** Problems to work on **
**a)** According to the guidance on small amount credit contracts, what is the most a provider may charge as a one-off establishment fee?
**b)** Please extend the guidance on small amount credit contracts, starting right after its final sentence.

** Excerpt **
## BEGIN
Specific rules for different credit contracts

Specific rules about small amount credit contracts (payday loans)

Credit providers that provide small amount credit contracts are subject to stricter rules than other types of personal loans. This includes caps on the amounts that they can charge.

Clients may be able to challenge a debt if these additional rules are not observed.

The caps are limited to the following:

  • a one-off establishment fee (of not more than 20% of the loan amount)
  • a monthly account keeping fee (of not more than 4% of the loan amount)
  • government fees and charges (if applicable)
  • default fees or charges (the credit provider cannot collect more than 200% of the amount of the loans if our client misses a payment or fails to pay back the loan); and
  • enforcement expenses (if our client defaults, these are the costs incurred by the credit provider going to court to recover the amount our client owes under the credit contract). 1

Providers of small amount credit contracts have additional obligations in relation to responsible lending and disclosure which are described in more detail below. These additional obligations are intended to further protect borrowers who are most vulnerable in terms of their lack of ability to repay debts.

There are also suitability assessment and income requirements for small amount credit contracts, a summary of which is included below. ASIC RG 209 sets these obligations out in greater detail.

If the client is a borrower under a small amount credit contract, then you can check to see if the credit provider has charged or is seeking to charge amounts exceeding the amounts which it is permitted to charge under these rules. Any provisions in respect of such amounts under the contract will be void. Any such amounts already paid by the client may be recovered from the credit provider.
## END
** Raw data **
## BEGIN
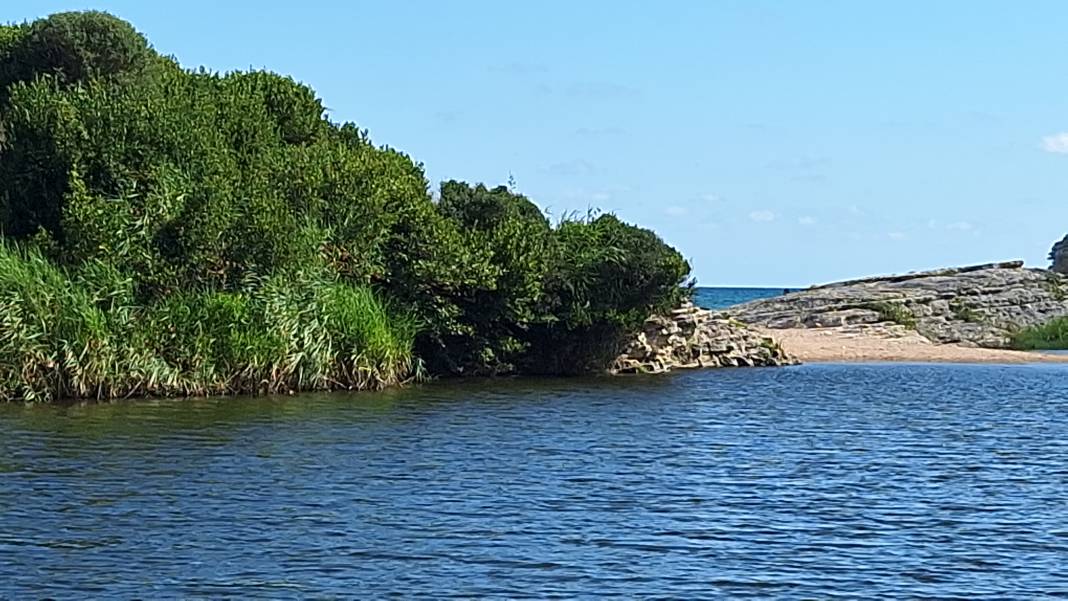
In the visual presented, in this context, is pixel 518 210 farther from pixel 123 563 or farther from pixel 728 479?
## END
** Answers **
**a)** Not more than 20% of the loan amount.

**b)**
Unsuitablity assessment

Before providing credit under a small amount credit contract, a credit provider must document their preliminary assessment that a small amount credit contract is not unsuitable for a consumer, together with their inquiries and the verification of information. 4

The contract must be assessed as unsuitable if:

  • at the time of the assessment, the consumer is a debtor under another small amount credit contract and is in default in payment of an amount under that contract; or
  • in the 90-day period before the assessment, the consumer has been a debtor under two or more small amount credit contracts; or
  • a required amount of credit is to be provided under multiple small amount credit contracts or medium amount credit contracts, and the cost to the consumer is higher than the maximum charge payable under a single credit contract. 5
Cap on repayment amount

The repayment amount plus any other amounts due during the repayment period must not exceed 10% of the available income the consumer is reasonably expected to receive during the repayment period. 6

Reasonable enquiries

Lenders proposing to enter into a small amount credit contract must obtain and review information about each transaction on a prospective borrower’s bank statements, and the balances of the account for the previous 90 days, even if the borrower’s income is paid into a joint account. 7

Prohibition on balloon payments

There is a prohibition on balloon payments at the end of the loan. That is, there is a requirement that the repayment amounts and intervals are equal and that the loan is fully repaid by the end. 8

Paying off loan early

A consumer who pays off their loan early is not liable to pay any further monthly fees for the remaining loan term. 9

The ASIC MoneySmart website provides further guidance and warnings on payday loans. If your customer is in financial distress, you should have a discussion about why a small amount credit contract may not be the best option for them. You may also refer them to ASIC’s payday loan calculator.

Case studies – small amount credit contracts (as reviewed by ASIC)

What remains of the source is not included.